▶ [Aim]:
Count the lines in the material below that contain the string "mask" and give only that number.
═════ Stored rows ═════
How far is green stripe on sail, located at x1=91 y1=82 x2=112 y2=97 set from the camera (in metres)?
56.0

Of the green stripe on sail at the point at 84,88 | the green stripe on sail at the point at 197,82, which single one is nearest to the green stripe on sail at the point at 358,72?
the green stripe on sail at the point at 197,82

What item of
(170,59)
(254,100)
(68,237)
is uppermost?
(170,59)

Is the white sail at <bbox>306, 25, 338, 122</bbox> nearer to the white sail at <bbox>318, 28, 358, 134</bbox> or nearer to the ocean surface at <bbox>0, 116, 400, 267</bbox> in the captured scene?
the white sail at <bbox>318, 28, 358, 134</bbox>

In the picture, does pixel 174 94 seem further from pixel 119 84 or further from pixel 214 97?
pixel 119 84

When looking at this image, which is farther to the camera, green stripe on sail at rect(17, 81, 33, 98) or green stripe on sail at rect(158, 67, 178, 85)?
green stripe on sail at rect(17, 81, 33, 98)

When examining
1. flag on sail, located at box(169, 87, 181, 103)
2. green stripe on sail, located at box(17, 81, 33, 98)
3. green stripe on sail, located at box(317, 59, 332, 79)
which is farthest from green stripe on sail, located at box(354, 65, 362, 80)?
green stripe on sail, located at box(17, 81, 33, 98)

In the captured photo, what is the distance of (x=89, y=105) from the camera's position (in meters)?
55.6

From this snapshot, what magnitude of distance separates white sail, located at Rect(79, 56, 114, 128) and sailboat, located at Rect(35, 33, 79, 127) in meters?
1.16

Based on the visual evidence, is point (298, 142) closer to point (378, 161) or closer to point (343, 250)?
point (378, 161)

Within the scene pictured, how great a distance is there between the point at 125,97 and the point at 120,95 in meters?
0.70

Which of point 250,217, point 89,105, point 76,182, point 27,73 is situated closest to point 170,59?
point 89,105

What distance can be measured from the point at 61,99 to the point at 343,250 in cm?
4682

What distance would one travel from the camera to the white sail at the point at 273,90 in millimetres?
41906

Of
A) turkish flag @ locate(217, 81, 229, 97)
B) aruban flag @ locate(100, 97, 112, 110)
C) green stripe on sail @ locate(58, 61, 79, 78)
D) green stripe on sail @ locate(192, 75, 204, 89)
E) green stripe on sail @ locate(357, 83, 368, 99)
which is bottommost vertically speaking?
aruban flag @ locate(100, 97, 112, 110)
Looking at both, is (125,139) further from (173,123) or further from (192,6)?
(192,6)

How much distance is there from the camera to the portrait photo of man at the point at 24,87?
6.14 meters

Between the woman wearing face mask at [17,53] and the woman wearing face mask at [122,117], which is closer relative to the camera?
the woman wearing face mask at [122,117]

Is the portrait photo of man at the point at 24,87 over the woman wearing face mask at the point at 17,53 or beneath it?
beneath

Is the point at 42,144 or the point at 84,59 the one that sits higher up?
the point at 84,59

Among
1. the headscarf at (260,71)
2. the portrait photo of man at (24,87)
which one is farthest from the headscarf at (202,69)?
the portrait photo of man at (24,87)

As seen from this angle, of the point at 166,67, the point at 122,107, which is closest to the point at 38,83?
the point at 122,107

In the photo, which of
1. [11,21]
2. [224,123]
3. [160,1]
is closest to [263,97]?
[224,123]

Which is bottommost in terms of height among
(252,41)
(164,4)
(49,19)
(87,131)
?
═════
▶ [Answer to this problem]:
3